Why change the Hightowers instead of the Velaryons,? Given the stated reality of the situation – that the writers wanted to find roles for actors of color– it seems to us that at least that would be a better compromise because the drive for blood-purity among the Valyrians, driven by matters of magic and the deep, deep lore of the dragons that Martin has come up with, is better served if the Velaryons and the Targaryens are practically cousin families, deeply intertwined with one another, we think. But, they went the way they did, and so it goes. Steve Toussaint, who I interviewed briefly in Amsterdam does a fine job as Corlys, conveying a man of deep, even overwhelming ambition who rarely takes “No” for an answer, who has achieved all the great things he has achieved in his storied life because he always wants more. He’s also possibly the tallest member of the main cast, which you can’t help but notice – it adds a physical weight and presence to Corlys on the screen which I think works very well.
In the end, the show seems to be in excellent hands. The writers clearly love the setting, filling nooks and crannies of the dialog with passing references to historical matter or certain turns of phrase pulled straight from the novels, often with no further explanation but simply helping give the sense of a world that existed before the TV show opened a window into it and will continue to exist once the show is done. Sapochnik’s direction in the first and sixth episodes is unimpeachable – the opening of episode 6 is particularly strong, in our mind, thanks to that direction – and helps set an overall style reminiscent of the cinematography of Game of Thrones but with quite a bit more saturation and vibrancy. George and HBO have found the right team, we suspect, to bring the Dance to the mass audience. Of course, we thought the same of Game of Thrones after the first season, which had its head-scratchers too but was otherwise quite faithful, so take our view with a grain of salt. Still, right now we see no reason to worry for the show thanks to the way George is deeply involved in a way that he wasn’t since the very earliest days of Game of thrones, and the fact that Ryan Condal has been a fan of the novels for longer than some Game of Thrones fans have been alive.
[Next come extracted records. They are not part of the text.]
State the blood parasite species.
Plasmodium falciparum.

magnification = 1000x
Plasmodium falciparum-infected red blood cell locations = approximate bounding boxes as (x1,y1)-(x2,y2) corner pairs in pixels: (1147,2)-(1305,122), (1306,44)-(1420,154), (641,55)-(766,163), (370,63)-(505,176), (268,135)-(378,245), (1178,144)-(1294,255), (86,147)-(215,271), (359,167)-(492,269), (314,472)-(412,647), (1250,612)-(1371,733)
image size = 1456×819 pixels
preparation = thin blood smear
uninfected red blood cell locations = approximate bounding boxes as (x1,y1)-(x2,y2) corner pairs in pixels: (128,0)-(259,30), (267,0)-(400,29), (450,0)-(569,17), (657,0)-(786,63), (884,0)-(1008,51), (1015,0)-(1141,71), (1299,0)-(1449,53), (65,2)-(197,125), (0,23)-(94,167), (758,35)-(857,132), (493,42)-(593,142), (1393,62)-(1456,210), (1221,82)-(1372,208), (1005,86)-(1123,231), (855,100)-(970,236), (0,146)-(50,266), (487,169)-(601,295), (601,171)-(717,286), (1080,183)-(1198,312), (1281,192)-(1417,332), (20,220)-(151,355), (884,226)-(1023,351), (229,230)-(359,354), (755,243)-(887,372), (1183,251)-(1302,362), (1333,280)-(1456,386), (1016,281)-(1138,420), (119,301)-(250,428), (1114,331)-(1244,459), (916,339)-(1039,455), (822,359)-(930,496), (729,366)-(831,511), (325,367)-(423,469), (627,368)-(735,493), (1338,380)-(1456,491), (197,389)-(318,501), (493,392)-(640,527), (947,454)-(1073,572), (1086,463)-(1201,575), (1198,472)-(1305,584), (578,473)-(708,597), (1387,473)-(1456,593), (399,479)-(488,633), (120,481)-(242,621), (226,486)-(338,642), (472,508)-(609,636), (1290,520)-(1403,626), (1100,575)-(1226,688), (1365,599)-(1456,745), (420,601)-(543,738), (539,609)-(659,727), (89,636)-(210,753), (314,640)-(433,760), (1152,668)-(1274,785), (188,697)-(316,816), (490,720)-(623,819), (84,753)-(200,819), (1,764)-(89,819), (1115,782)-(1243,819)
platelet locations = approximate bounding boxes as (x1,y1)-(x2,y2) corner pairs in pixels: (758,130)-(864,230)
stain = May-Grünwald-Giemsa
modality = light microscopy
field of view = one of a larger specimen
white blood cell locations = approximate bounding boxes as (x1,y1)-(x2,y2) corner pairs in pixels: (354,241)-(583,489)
We suspect the show will be a hit, and it will be deservedly so. But we urge anyone reading this who has doubts because of season 8’s controversial ending to give it a try, focusing on the fact that it is a completely different creative team. It’s not reasonable, in our opinion, to blame one group of artists for something some other group of artists did. Enter the first episode with an open mind, and we suspect you’ll want to keep watching once it’s done.